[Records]
-- Begin --

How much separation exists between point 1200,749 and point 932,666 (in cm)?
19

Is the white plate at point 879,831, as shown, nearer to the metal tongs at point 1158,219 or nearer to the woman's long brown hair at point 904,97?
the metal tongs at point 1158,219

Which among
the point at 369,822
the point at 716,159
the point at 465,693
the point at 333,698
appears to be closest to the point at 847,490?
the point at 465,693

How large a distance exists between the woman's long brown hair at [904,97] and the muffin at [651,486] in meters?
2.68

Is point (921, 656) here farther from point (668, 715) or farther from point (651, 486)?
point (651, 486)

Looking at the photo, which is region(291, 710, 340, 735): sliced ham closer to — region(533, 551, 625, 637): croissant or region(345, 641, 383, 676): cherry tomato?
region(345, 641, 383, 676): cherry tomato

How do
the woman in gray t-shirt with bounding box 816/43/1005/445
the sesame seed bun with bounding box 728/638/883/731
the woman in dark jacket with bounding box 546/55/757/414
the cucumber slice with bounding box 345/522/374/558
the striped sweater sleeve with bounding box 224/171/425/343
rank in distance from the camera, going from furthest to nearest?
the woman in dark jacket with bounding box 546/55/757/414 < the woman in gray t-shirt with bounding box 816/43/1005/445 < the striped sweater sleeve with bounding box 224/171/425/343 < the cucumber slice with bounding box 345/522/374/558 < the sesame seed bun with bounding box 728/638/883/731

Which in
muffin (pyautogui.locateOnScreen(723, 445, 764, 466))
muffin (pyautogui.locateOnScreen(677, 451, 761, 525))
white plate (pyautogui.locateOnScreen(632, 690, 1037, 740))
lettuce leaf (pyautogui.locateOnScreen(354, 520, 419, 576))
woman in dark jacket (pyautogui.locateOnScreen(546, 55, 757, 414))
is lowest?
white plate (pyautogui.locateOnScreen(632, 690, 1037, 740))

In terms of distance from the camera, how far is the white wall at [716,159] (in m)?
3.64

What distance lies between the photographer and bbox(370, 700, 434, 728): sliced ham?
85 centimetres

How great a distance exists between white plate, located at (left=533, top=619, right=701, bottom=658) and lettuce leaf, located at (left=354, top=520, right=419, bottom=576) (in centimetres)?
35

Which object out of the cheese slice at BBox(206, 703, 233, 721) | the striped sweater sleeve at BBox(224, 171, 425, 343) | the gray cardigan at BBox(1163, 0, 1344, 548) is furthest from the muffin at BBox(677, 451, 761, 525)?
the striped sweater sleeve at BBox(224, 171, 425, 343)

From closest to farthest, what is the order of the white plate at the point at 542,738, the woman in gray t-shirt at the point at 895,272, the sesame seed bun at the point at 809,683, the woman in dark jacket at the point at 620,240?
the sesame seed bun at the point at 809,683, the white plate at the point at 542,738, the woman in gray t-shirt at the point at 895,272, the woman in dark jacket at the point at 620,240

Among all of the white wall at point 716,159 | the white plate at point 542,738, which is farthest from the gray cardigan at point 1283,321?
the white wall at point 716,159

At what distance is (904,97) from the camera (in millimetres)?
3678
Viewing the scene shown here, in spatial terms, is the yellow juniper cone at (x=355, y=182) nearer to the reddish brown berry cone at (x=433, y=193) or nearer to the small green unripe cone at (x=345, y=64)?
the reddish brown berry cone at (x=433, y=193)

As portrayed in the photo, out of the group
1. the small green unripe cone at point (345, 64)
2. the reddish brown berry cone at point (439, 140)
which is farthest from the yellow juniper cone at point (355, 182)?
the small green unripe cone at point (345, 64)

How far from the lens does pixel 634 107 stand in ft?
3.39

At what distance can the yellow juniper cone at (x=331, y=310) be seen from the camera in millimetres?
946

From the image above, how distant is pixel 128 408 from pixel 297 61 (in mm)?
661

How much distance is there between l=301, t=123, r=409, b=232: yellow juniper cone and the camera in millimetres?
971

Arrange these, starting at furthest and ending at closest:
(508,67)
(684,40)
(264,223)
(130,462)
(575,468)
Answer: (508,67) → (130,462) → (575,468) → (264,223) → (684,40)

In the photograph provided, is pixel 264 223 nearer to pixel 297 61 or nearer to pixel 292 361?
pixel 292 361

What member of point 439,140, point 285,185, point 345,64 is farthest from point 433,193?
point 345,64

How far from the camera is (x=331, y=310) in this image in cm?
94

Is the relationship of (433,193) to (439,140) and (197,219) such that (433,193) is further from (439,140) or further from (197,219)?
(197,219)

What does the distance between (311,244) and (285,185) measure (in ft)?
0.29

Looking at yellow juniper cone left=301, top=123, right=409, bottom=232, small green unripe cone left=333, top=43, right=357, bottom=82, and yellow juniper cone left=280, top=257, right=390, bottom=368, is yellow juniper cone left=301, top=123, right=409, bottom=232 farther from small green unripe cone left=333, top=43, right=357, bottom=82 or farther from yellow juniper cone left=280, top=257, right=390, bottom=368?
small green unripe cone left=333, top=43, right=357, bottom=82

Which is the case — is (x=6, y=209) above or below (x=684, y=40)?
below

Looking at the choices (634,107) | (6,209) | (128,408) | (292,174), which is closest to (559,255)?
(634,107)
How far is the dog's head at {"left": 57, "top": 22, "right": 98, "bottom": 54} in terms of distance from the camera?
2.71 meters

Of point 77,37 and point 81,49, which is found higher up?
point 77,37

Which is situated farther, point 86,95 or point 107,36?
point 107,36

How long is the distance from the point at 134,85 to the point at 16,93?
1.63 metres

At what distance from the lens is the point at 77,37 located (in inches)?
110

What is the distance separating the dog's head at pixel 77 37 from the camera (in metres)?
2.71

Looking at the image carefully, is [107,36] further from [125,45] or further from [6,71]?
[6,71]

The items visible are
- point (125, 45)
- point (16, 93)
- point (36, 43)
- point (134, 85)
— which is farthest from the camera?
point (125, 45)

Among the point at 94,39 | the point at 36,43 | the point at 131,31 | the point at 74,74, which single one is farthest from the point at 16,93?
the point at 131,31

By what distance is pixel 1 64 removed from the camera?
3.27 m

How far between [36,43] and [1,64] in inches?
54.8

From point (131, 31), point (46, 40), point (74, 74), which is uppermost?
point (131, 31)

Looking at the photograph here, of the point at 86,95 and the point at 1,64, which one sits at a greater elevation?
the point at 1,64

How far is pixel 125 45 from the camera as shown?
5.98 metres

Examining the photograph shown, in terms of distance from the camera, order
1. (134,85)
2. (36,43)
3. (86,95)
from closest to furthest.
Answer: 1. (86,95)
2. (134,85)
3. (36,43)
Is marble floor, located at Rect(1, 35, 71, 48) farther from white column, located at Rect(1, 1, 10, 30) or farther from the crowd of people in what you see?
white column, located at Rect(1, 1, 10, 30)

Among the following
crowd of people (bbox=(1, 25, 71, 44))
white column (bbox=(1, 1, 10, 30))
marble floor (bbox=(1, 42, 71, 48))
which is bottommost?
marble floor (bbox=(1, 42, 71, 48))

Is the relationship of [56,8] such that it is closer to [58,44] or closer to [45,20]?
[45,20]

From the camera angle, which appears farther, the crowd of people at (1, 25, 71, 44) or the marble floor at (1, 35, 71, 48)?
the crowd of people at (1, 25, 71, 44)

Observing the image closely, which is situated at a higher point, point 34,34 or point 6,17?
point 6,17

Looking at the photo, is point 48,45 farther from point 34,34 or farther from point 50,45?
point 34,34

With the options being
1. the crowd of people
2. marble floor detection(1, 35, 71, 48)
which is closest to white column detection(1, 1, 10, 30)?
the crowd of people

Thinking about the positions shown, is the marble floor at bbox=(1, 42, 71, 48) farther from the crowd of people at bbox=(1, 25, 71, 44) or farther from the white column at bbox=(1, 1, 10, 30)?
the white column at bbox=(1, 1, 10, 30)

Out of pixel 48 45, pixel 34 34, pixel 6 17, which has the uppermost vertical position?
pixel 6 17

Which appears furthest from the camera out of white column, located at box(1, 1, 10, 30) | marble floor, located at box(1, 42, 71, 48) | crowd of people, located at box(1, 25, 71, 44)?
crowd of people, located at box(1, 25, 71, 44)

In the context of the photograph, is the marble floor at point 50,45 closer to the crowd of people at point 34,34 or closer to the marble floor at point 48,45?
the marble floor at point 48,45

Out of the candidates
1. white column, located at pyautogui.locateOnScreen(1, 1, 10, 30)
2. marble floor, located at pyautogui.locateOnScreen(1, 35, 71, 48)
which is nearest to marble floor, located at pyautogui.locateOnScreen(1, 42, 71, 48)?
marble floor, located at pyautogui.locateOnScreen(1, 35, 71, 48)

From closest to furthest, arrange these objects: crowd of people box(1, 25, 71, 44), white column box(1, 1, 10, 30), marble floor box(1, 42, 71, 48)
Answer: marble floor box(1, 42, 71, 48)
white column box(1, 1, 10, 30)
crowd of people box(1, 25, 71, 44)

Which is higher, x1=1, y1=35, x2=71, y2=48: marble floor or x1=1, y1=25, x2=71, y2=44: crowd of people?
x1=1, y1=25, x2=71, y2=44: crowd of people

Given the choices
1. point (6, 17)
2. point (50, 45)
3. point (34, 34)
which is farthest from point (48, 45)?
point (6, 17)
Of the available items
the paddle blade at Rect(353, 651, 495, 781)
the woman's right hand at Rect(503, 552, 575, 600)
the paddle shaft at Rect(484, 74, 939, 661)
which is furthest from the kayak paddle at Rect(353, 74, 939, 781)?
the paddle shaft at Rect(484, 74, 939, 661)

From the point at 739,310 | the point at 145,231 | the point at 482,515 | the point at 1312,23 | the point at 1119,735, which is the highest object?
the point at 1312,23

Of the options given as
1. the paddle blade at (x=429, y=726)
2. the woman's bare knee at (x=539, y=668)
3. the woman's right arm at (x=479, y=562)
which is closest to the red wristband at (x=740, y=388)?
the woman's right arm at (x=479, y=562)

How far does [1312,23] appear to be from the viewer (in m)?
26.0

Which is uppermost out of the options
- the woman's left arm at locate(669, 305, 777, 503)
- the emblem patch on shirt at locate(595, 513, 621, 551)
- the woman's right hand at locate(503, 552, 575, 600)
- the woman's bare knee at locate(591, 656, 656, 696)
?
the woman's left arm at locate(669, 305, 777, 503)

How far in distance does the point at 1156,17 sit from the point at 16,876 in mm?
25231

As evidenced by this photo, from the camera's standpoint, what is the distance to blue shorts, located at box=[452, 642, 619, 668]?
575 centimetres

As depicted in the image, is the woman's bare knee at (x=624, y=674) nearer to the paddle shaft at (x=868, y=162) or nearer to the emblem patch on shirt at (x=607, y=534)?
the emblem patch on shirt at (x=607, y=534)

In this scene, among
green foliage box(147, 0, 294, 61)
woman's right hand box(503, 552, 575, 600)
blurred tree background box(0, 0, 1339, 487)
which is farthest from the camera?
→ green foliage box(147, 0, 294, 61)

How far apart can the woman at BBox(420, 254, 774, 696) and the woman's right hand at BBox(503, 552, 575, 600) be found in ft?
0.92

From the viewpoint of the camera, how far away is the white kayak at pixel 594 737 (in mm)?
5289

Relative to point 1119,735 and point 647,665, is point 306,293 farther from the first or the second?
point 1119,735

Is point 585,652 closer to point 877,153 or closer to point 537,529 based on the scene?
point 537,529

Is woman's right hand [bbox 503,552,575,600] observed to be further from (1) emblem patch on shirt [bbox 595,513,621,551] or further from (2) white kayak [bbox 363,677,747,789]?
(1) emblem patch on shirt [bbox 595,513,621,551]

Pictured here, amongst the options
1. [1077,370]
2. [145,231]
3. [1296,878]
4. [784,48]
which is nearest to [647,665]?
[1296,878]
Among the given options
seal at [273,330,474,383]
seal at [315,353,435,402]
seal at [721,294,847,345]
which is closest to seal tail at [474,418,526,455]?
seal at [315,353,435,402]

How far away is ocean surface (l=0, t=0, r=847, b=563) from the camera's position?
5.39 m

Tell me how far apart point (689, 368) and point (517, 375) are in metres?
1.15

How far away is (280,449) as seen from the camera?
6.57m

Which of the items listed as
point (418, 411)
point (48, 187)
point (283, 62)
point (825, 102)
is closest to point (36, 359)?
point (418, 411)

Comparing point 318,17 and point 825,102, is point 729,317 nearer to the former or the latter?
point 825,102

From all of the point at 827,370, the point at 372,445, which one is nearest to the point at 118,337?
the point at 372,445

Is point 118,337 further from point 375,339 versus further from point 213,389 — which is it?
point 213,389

-- End --

WRITTEN INSTRUCTION:
Edit the records from the line containing "Which of the items listed as" through the end of the records, replacing "Comparing" with "Looking at" and leaving everything else unchanged. Give only those lines.

RESPONSE TO THE TASK:
Which of the items listed as
point (418, 411)
point (48, 187)
point (283, 62)
point (825, 102)
is closest to point (36, 359)?
point (418, 411)

Looking at point 318,17 and point 825,102, is point 729,317 nearer to the former or the latter?
point 825,102

From all of the point at 827,370, the point at 372,445, which one is nearest to the point at 118,337?
the point at 372,445

Is point 118,337 further from point 375,339 versus further from point 213,389 — which is it?
point 213,389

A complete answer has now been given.